Exercise description
Give the rows below as a JSON list of strings with one string per line, leaving out blank lines.

Extracted records
┄┄┄┄┄┄┄┄┄┄
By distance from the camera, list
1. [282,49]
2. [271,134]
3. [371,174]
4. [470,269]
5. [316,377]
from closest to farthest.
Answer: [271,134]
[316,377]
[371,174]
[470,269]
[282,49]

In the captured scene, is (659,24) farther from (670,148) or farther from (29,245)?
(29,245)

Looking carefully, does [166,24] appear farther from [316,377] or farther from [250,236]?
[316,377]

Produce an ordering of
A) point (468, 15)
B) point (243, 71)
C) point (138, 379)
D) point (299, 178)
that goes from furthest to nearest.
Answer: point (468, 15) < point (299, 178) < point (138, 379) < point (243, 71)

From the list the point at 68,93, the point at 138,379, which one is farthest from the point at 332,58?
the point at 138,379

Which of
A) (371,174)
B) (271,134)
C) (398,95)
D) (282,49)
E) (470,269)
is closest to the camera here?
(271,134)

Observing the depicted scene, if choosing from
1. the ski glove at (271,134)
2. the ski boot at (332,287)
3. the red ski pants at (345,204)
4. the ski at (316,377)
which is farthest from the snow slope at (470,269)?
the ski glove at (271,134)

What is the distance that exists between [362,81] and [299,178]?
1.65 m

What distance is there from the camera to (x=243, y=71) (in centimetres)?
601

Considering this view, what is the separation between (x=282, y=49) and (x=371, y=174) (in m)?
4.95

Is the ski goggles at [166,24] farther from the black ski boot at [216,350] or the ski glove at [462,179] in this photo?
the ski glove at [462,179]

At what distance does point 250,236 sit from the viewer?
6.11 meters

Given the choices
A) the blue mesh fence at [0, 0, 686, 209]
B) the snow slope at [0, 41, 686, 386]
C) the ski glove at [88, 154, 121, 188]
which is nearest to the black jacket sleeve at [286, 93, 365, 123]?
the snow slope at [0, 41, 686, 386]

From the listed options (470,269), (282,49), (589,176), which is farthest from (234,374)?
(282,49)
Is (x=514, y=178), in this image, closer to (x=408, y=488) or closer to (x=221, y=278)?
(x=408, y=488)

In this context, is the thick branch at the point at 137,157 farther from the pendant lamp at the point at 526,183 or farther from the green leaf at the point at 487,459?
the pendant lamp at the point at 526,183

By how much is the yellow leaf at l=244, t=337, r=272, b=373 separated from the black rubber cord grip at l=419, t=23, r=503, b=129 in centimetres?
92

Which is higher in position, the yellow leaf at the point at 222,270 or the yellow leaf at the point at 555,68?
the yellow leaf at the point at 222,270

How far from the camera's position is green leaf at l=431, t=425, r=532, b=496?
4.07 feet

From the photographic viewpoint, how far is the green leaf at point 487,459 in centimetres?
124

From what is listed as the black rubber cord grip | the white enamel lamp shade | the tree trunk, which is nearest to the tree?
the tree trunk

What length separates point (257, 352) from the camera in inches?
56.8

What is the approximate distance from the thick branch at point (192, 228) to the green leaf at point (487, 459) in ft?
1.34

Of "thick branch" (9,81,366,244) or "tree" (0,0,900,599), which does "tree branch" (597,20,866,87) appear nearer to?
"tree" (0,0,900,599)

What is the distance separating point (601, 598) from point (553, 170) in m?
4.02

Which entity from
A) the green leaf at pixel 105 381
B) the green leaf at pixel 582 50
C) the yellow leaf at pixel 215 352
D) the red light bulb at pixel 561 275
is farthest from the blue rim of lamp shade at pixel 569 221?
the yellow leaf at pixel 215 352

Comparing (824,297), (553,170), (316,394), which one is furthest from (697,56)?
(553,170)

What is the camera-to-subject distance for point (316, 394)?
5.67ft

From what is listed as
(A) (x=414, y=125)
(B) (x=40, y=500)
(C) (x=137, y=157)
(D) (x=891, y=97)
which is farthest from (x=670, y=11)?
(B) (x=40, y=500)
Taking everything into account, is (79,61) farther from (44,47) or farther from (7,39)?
┄┄┄┄┄┄┄┄┄┄
Solved exercise
[
  "By distance from the camera, list",
  "1. [282,49]",
  "2. [271,134]",
  "3. [371,174]",
  "4. [470,269]",
  "5. [316,377]",
  "from closest to farthest.",
  "Answer: [271,134]",
  "[316,377]",
  "[371,174]",
  "[470,269]",
  "[282,49]",
  "In the captured scene, is (659,24) farther from (670,148) or farther from (29,245)?",
  "(29,245)",
  "Looking carefully, does [166,24] appear farther from [316,377] or farther from [250,236]?",
  "[316,377]",
  "Produce an ordering of",
  "A) point (468, 15)",
  "B) point (243, 71)",
  "C) point (138, 379)",
  "D) point (299, 178)",
  "that goes from furthest to nearest.",
  "Answer: point (468, 15) < point (299, 178) < point (138, 379) < point (243, 71)",
  "From the list the point at 68,93, the point at 138,379, which one is farthest from the point at 332,58?",
  "the point at 138,379",
  "Which of",
  "A) (371,174)",
  "B) (271,134)",
  "C) (398,95)",
  "D) (282,49)",
  "E) (470,269)",
  "is closest to the camera here?",
  "(271,134)",
  "Observing the depicted scene, if choosing from",
  "1. the ski glove at (271,134)",
  "2. the ski boot at (332,287)",
  "3. the red ski pants at (345,204)",
  "4. the ski at (316,377)",
  "which is farthest from the snow slope at (470,269)?",
  "the ski glove at (271,134)",
  "What is the distance that exists between [362,81] and [299,178]?",
  "1.65 m",
  "What distance is there from the camera to (x=243, y=71) (in centimetres)?",
  "601",
  "Considering this view, what is the separation between (x=282, y=49) and (x=371, y=174) (in m)?",
  "4.95",
  "Is the ski goggles at [166,24] farther from the black ski boot at [216,350] or the ski glove at [462,179] in this photo?",
  "the ski glove at [462,179]",
  "At what distance does point 250,236 sit from the viewer?",
  "6.11 meters",
  "Given the choices",
  "A) the blue mesh fence at [0, 0, 686, 209]",
  "B) the snow slope at [0, 41, 686, 386]",
  "C) the ski glove at [88, 154, 121, 188]",
  "which is nearest to the black jacket sleeve at [286, 93, 365, 123]?",
  "the snow slope at [0, 41, 686, 386]",
  "From the listed options (470,269), (282,49), (589,176), which is farthest from (234,374)?",
  "(282,49)",
  "Is (x=514, y=178), in this image, closer to (x=408, y=488) or closer to (x=221, y=278)?",
  "(x=408, y=488)",
  "In this context, is the thick branch at the point at 137,157 farther from the pendant lamp at the point at 526,183 or farther from the green leaf at the point at 487,459?",
  "the pendant lamp at the point at 526,183",
  "By how much is the yellow leaf at l=244, t=337, r=272, b=373 separated from the black rubber cord grip at l=419, t=23, r=503, b=129 in centimetres?",
  "92",
  "Which is higher in position, the yellow leaf at the point at 222,270 or the yellow leaf at the point at 555,68?",
  "the yellow leaf at the point at 222,270",
  "How far from the camera's position is green leaf at l=431, t=425, r=532, b=496?",
  "4.07 feet",
  "From the photographic viewpoint, how far is the green leaf at point 487,459 in centimetres?",
  "124",
  "From what is listed as the black rubber cord grip | the white enamel lamp shade | the tree trunk, which is nearest to the tree?",
  "the tree trunk",
  "What length separates point (257, 352) from the camera in inches?",
  "56.8",
  "What is the approximate distance from the thick branch at point (192, 228) to the green leaf at point (487, 459) in ft?",
  "1.34",
  "Of \"thick branch\" (9,81,366,244) or \"tree\" (0,0,900,599), which does \"tree branch\" (597,20,866,87) appear nearer to?",
  "\"tree\" (0,0,900,599)",
  "What is the distance separating point (601, 598) from point (553, 170) in m?",
  "4.02",
  "Which entity from",
  "A) the green leaf at pixel 105 381",
  "B) the green leaf at pixel 582 50",
  "C) the yellow leaf at pixel 215 352",
  "D) the red light bulb at pixel 561 275",
  "is farthest from the blue rim of lamp shade at pixel 569 221?",
  "the yellow leaf at pixel 215 352",
  "Comparing (824,297), (553,170), (316,394), which one is furthest from (697,56)?",
  "(553,170)",
  "What is the camera-to-subject distance for point (316, 394)?",
  "5.67ft",
  "From what is listed as",
  "(A) (x=414, y=125)",
  "(B) (x=40, y=500)",
  "(C) (x=137, y=157)",
  "(D) (x=891, y=97)",
  "which is farthest from (x=670, y=11)?",
  "(B) (x=40, y=500)",
  "Taking everything into account, is (79,61) farther from (44,47) or farther from (7,39)?"
]